Andare a teatro per ridere della tv

teatro-contraddizione-milanoCon Telemomò il mass-media per eccellenza, la televisione, autoironizza su se stessa dal palco del Teatro della Contraddizione di Milano.

La recensione potrebbe iniziare e finire così: se volete passare una serata davvero piacevole, andate a teatro a vedere lo spettacolo di Andrea Cosentino, Telemomò. Riderete molto e di gusto. Non solo per le battute pungenti o per i personaggi stravaganti (tutti inventati e interpretati da Cosentino stesso). Riderete soprattutto di voi stessi. Perché, mentre sarete seduti sulla poltrona in platea, non potrete fare a meno di pensare: “Ma come ho fatto a credere per tutto questo tempo che la tv sia una cosa seria?”.

Per oltre un’ora bambole di plastica, parrucche, giocattoli e pezzi di corpo bucano lo schermo di un vecchio televisore a tubo catodico dando vita al palinsesto (con tanto di telegiornale, soap opera e cronaca nera) di una rete televisiva un po’ anarchica. I programmi si susseguono uno dietro l’altro e Cosentino è bravissimo nel trasformarsi o nel dare vita ai vari personaggi senza mai cadere nella ripetizione, senza annoiare e, soprattutto, senza mandare in scena cose già viste in passato. In tanti, infatti, hanno tentato di ridicolizzare la televisione. Ma Cosentino va oltre. Come afferma lui stesso in un’intervista: «Quello che mi diverte è smontare il giocattolo senza smettere di farlo funzionare. Questo è molto importante: devi appassionarti a un racconto e contemporaneamente… vederne i meccanismi in funzione e accorgerti che i protagonisti, nei quali pure non smetti di identificarti, sono pezzi di plastica». E questo meccanismo, escogitato dall’autore-interprete, funziona benissimo.

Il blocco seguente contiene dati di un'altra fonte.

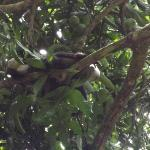 Tree wildlife in San Pedrillo - Corcovado National Park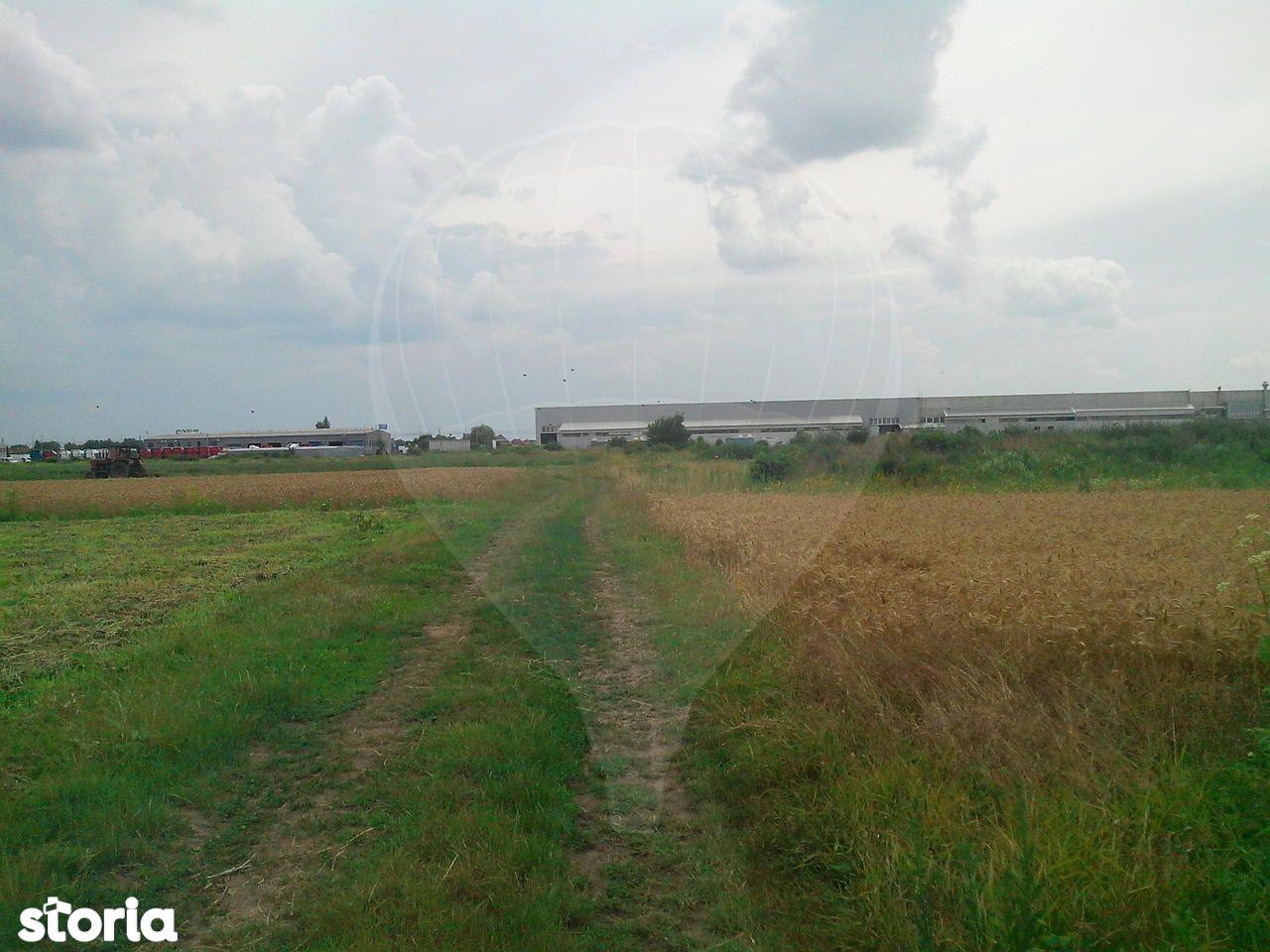 Teren de Vanzare, Bihor (judet), Sântion - Foto 4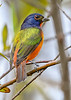 PaintedBunting(male)-EmeraldaMarsh 10-25-19-SJS-006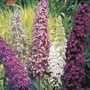Buddleja Mixed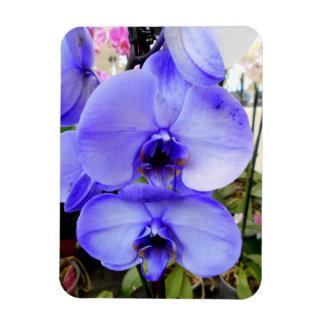 Blue Orchids Magnet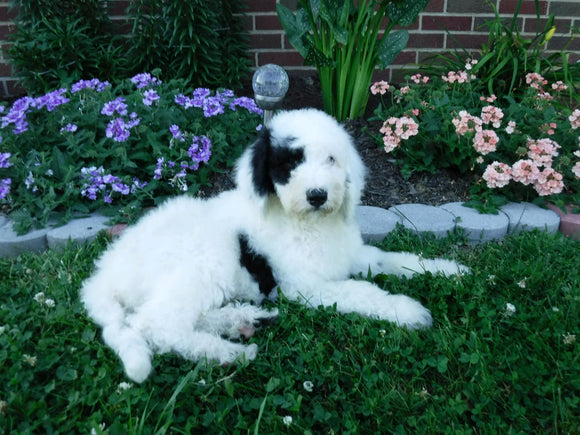 Sheepadoodle (Standard) For Sale Baltic, OH Male- Cody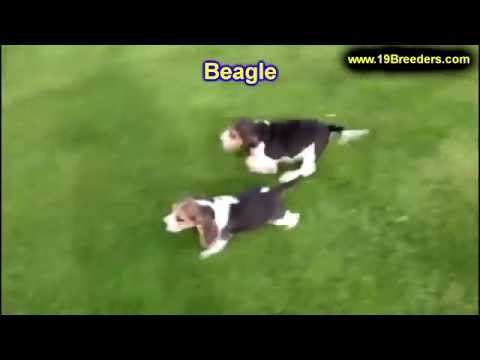 Beagle, Puppies, For, Sale, In, Anchorage, Alaska,AK, Fairbanks, Juneau, Eagle River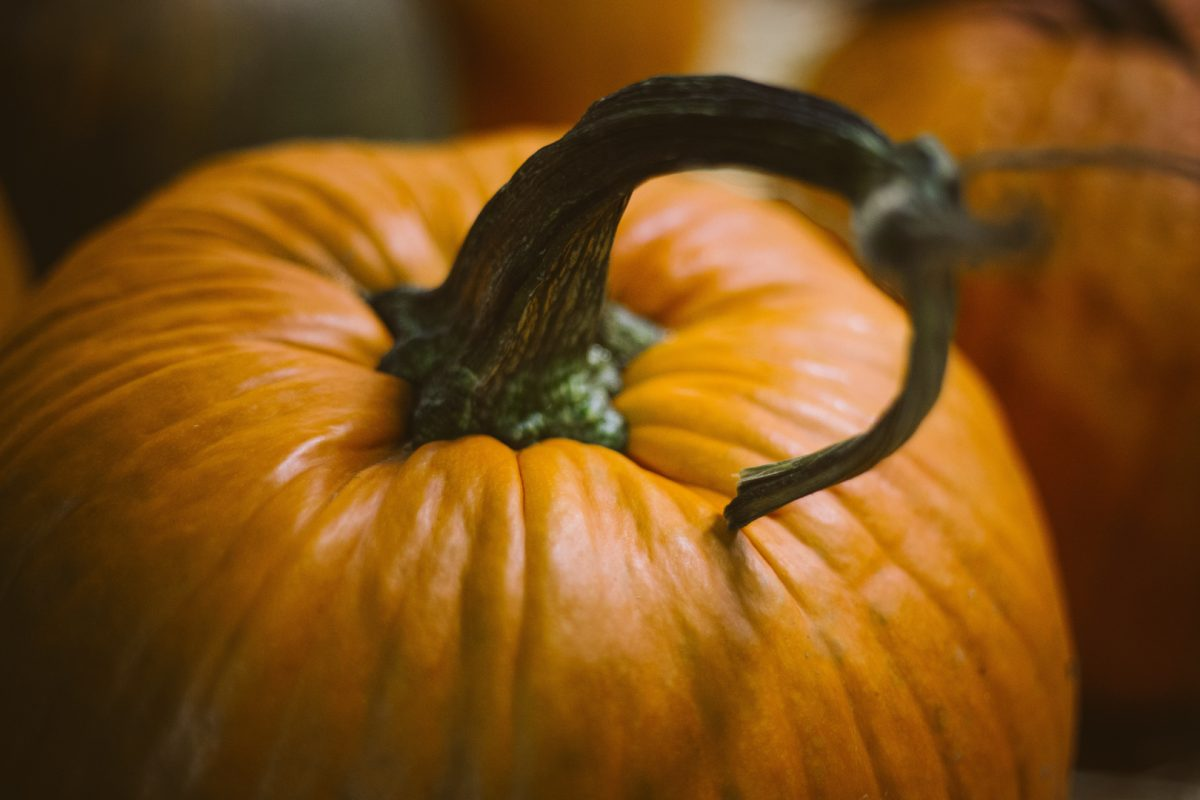 Free B2B Halloween Catalog Template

Mentre va in scena lo spettacolo, il pubblico si trasforma in doppio spettatore: perché non sta guardando solo la performance teatrale, ma contemporaneamente è seduto sul proprio divano di casa con gli occhi fissi sul televisore sempre acceso. È come se si assistesse alla messa in onda della televisione e, allo stesso tempo, grazie al teatro, si riuscissero a vedere i meccanismi che la governano, quelli che in genere sono tenuti ben nascosti. Quale l’effetto concreto? Dopo aver visto Telemomò, non è più possibile guardare un programma televisivo – uno qualsiasi – senza pensare alla finzione del dietro le quinte e riderne di gusto.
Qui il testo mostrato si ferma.